• **SOURCE TEXT**:

============================================================

LECTURE XXXDREAMS AND OCCULTISM

 

LADIES AND GENTLEMEN, - To-day we will proceed along a narrow path, but one which may lead us to a wide prospect.

You will scarcely be surprised by the news that I am going to speak to you on the relation of dreams to occultism. Dreams have, indeed, often been regarded as the gateway into the world of mysticism, and even to-day are themselves looked on by many people as an occult phenomenon. Even we, who have made them into a subject for scientific study, do not dispute that one or more threads link them to those obscure matters. Mysticism, occultism - what is meant by these words? You must not expect me to make any attempt at embracing this ill-circumscribed region with definitions. We all know in a general and indefinite manner what the words imply to us. They refer to some sort of ‘other world’, lying beyond the bright world governed by relentless laws which has been constructed for us by science.

 

Occultism asserts that there are in fact ‘more things in heaven and earth than are dreamt of in our philosophy’. Well, we need not feel bound by the narrow-mindedness of academic philosophy; we are ready to believe what is shown to us to deserve belief.

We propose to proceed with these things as we do with any other scientific material: first of all to establish whether such events can really be shown to occur, and then and only then, when their factual nature cannot be doubted, to concern ourselves with their explanation. It cannot be denied, however, that even the putting of this decision into action is made hard for us by intellectual, psychological and historical factors. The case is not the same as when we approach other investigations.

 

First, the intellectual difficulty. Let me give you a crude and obvious explanation of what I have in mind. Let us suppose that the question at issue is the constitution of the interior of the earth. We have, as you are aware, no certain knowledge about it. We suspect that it consists of heavy metals in an incandescent state. Then let us imagine that someone puts forward an assertion that the interior of the earth consists of water saturated with carbonic acid - that is to say, with a kind of soda-water. We shall no doubt say that this is most improbable, that it contradicts all our expectations and pays no attention to the known facts which have led us to adopt the metal hypothesis. Nevertheless it is not inconceivable; if someone were to show us a way of testing the soda-water hypothesis we should follow it without objecting. But suppose now that someone else comes along and seriously asserts that the core of the earth consists of jam. Our reaction to this will be quite different. We shall tell ourselves that jam does not occur in nature, that it is a product of human cooking, that, moreover, the existence of this material presupposes the presence of fruit-trees and their fruit, and that we cannot see how we can locate vegetation and human cookery in the interior of the earth. The result of these intellectual objections will be a switching of our interest: instead of starting upon an investigation of whether the core of the earth really consists of jam, we shall ask ourselves what sort of person this must be who can arrive at such a notion, or at most we shall ask him where he got it from. The unlucky inventor of the jam theory will be very much insulted and will complain that we are refusing to make an objective investigation of his assertion on the ground of a pretendedly scientific prejudice. But this will be of no help to him. We perceive that prejudices are not always to be reprobated, but that they are sometimes justified and expedient because they save us useless labour. In fact they are only conclusions based on an analogy with other well-founded judgements.

============================================================

• **DIRECTIONS**:
A. In the lecture on dreams and occultism, could you return the passage between "You will scarcely" and "us by science.", inclusive, word for word?
B. Can you condense the paragraph of the lecture on dreams and occultism that begins "We propose to proceed with these things" into a short list of its main points?
C. How would you extend the lecture on dreams and occultism beyond its final sentence?

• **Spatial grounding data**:

============================================================

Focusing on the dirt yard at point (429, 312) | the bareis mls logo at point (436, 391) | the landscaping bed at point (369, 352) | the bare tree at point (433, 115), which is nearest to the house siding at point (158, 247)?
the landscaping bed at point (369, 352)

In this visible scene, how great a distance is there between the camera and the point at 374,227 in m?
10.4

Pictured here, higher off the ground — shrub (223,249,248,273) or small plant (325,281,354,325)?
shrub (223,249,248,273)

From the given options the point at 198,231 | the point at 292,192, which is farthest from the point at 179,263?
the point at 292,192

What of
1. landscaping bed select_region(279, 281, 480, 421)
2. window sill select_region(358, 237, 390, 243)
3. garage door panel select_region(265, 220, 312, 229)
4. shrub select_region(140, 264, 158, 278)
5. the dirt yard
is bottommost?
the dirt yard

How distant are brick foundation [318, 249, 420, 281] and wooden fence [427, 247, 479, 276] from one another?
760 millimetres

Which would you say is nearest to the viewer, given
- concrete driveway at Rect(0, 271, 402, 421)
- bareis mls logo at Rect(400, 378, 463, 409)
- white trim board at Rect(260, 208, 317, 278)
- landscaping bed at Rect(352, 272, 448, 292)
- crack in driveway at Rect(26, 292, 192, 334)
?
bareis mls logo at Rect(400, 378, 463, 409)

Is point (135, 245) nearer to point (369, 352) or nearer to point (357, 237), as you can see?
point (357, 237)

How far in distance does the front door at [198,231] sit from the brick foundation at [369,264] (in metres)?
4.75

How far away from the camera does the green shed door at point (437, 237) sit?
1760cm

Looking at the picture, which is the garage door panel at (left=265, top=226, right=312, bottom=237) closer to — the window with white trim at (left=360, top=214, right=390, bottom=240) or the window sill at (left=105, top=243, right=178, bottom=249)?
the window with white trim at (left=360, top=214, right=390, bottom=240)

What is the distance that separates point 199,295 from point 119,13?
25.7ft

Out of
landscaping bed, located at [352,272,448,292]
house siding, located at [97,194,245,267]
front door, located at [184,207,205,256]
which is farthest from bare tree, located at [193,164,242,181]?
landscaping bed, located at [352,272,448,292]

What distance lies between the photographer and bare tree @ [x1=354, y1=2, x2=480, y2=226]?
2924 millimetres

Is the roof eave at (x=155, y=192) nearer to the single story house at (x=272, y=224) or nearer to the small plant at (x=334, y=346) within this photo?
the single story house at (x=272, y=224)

============================================================

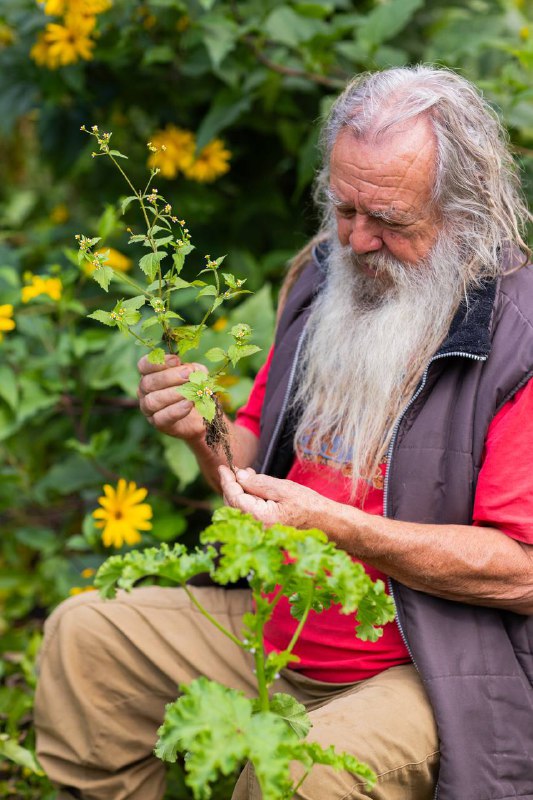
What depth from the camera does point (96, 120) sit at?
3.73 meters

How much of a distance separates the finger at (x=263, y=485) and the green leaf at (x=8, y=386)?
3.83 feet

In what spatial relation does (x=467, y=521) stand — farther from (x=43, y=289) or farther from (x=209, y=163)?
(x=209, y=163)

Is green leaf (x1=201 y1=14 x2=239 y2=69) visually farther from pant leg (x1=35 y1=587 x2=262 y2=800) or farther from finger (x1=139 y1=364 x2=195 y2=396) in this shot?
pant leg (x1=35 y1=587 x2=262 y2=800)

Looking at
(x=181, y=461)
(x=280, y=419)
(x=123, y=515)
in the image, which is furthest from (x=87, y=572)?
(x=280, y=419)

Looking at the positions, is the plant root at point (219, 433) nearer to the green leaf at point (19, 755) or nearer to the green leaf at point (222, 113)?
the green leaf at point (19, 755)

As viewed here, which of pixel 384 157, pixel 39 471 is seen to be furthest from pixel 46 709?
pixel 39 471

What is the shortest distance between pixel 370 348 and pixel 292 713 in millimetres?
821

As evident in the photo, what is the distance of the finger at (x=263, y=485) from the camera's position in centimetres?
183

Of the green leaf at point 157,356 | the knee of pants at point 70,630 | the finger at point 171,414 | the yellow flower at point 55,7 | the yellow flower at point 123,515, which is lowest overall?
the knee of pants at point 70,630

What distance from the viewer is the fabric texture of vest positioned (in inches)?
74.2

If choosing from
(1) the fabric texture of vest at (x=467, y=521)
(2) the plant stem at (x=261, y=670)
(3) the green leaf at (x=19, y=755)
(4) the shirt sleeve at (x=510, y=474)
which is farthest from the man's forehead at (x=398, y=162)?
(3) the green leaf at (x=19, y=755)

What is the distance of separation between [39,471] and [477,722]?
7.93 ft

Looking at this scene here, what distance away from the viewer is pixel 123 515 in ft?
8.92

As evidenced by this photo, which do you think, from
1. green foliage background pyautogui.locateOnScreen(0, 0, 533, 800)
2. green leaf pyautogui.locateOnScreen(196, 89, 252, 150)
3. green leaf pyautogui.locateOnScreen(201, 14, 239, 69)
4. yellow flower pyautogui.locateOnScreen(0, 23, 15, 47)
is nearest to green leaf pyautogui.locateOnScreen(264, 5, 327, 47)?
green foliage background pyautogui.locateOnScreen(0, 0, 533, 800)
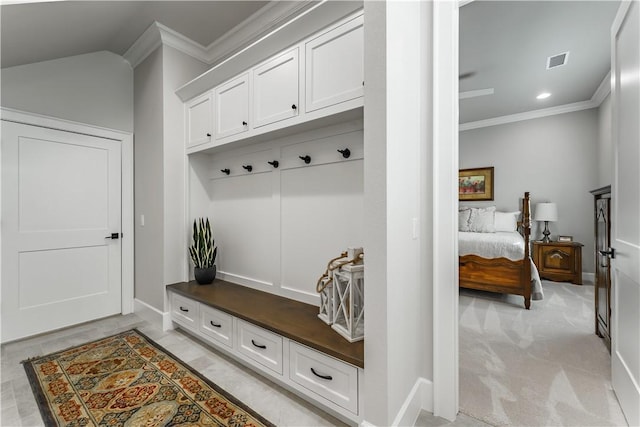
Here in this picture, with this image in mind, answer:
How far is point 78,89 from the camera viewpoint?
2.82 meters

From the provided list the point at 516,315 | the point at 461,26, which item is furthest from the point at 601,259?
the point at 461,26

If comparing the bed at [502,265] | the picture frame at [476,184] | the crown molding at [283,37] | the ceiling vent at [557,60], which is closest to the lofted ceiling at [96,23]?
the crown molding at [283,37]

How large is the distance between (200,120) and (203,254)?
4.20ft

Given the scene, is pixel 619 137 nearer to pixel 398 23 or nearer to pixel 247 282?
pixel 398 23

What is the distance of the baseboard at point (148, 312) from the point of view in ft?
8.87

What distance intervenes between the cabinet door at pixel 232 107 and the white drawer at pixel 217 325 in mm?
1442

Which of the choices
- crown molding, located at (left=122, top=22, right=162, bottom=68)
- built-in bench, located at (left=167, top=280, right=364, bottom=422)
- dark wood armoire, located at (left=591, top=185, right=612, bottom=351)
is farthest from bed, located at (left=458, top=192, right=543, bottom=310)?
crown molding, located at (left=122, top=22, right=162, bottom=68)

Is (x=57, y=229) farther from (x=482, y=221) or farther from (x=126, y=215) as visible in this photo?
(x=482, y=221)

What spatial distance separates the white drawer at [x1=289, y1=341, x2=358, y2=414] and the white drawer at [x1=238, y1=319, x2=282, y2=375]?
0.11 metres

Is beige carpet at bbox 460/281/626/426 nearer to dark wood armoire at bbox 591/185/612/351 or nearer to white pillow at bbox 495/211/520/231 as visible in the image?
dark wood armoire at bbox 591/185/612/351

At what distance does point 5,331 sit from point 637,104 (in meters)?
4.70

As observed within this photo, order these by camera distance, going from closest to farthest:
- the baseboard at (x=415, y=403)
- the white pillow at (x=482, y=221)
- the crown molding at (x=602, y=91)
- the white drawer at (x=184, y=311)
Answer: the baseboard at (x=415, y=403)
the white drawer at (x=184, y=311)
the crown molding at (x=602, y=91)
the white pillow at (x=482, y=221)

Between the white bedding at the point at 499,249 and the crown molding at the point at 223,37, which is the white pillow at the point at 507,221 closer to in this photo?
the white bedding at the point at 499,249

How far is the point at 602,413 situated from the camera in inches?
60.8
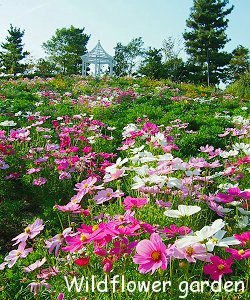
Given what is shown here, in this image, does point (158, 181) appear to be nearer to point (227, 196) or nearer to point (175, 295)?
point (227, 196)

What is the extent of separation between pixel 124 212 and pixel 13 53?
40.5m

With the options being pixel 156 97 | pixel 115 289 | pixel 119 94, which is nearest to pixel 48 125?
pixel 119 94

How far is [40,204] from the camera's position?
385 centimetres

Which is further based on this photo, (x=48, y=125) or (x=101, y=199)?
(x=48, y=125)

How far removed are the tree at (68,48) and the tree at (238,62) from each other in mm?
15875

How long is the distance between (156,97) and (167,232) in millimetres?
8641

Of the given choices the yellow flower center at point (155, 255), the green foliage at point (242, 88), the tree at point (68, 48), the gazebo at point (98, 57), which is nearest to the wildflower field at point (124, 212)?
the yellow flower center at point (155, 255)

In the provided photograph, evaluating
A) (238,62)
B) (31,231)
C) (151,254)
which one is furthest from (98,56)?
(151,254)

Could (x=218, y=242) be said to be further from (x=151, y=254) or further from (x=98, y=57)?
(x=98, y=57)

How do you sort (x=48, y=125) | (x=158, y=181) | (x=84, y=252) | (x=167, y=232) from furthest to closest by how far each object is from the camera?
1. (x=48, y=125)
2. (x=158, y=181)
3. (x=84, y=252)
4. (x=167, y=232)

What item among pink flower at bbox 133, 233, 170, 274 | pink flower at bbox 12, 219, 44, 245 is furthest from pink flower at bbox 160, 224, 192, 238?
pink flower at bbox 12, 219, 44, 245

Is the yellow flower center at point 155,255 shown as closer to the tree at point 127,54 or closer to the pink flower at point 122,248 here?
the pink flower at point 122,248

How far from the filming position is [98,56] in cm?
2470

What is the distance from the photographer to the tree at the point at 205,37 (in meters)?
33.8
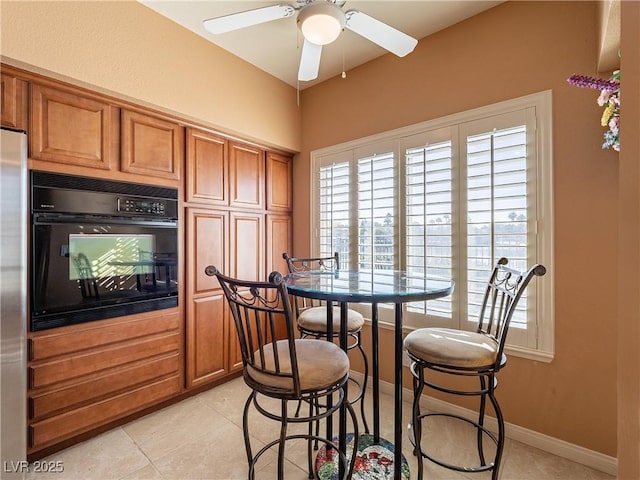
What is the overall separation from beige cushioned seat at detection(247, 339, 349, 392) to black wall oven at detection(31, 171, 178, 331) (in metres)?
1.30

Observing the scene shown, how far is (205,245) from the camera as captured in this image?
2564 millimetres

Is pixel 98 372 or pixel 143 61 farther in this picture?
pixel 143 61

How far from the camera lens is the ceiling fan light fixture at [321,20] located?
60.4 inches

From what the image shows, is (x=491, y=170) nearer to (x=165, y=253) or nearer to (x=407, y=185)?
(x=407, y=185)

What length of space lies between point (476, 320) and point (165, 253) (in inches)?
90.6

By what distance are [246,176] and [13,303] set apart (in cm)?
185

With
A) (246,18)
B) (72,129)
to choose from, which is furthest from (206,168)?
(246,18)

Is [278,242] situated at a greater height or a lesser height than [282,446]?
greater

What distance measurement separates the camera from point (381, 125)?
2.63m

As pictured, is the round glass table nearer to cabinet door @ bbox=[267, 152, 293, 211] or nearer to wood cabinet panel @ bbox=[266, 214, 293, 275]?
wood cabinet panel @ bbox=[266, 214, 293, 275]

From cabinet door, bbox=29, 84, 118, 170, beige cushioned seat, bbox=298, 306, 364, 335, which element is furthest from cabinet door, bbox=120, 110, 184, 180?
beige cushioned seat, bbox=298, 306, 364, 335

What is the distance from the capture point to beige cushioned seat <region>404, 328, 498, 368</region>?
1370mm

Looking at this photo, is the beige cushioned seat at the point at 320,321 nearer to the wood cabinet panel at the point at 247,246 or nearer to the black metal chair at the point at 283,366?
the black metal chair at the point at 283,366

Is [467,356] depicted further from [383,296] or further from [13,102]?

============================================================

• **RESPONSE LIST**:
A.
You will scarcely be surprised by the news that I am going to speak to you on the relation of dreams to occultism. Dreams have, indeed, often been regarded as the gateway into the world of mysticism, and even to-day are themselves looked on by many people as an occult phenomenon. Even we, who have made them into a subject for scientific study, do not dispute that one or more threads link them to those obscure matters. Mysticism, occultism - what is meant by these words? You must not expect me to make any attempt at embracing this ill-circumscribed region with definitions. We all know in a general and indefinite manner what the words imply to us. They refer to some sort of ‘other world’, lying beyond the bright world governed by relentless laws which has been constructed for us by science.

B.
- These matters will be handled like any other scientific material.
- The first step is to establish whether such events really occur.
- Only once their factual nature cannot be doubted will their explanation be considered.
- Intellectual, psychological and historical factors make even this approach hard to carry out.
- The situation differs from that of other investigations.

C.
 

A whole number of occultist assertions have the same sort of effect on us as the jam hypothesis; so that we consider ourselves justified in rejecting them at sight, without further investigation. But all the same, the position is not so simple. A comparison like the one I have chosen proves nothing, or proves as little as comparisons in general. It remains doubtful whether it fits the case, and it is clear that its choice was already determined by our attitude of contemptuous rejection. Prejudices are sometimes expedient and justified; but sometimes they are erroneous and detrimental, and one can never tell when they are the one and when the other. The history of science itself abounds in instances which are a warning against premature condemnation. For a long time it was regarded as a senseless hypothesis to suppose that the stones, which we now call meteorites, could have reached the earth from outer space or that the rocks forming mountains, in which the remains of shells are imbedded, could have once formed the bed of the sea. Incidentally, much the same thing happened to our psycho-analysis when it brought forward its inference of there being an unconscious. Thus we analysts have special reason to be careful in using intellectual considerations for rejecting new hypotheses and must admit that they do not relieve us from feelings of antipathy, doubt and uncertainty.

 

I have spoken of the second factor as the psychological one. By that I mean the general tendency of mankind to credulity and a belief in the miraculous. From the very beginning, when life takes us under its strict discipline, a resistance stirs within us against the relentlessness and monotony of the laws of thought and against the demands of reality-testing. Reason becomes the enemy which withholds from us so many possibilities of pleasure. We discover how much pleasure it gives us to withdraw from it, temporarily at least, and to surrender to the allurements of nonsense. Schoolboys delight in the twisting of words; when a scientific congress is over, the specialists make fun of their own activities; even earnest-minded men enjoy a joke. More serious hostility to ‘Reason and Science, the highest strength possessed by man’, awaits its opportunity; it hastens to prefer the miracle-doctor or the practitioner of nature-cures to the ‘qualified’ physician; it is favourable to the assertions of occultism so long as those alleged facts can be taken as breaches of laws and rules; it lulls criticism to sleep, falsifies perceptions and enforces confirmations and agreements which cannot be justified. If this human tendency is taken into account, there is every reason to discount much of the information put forward in occultist literature.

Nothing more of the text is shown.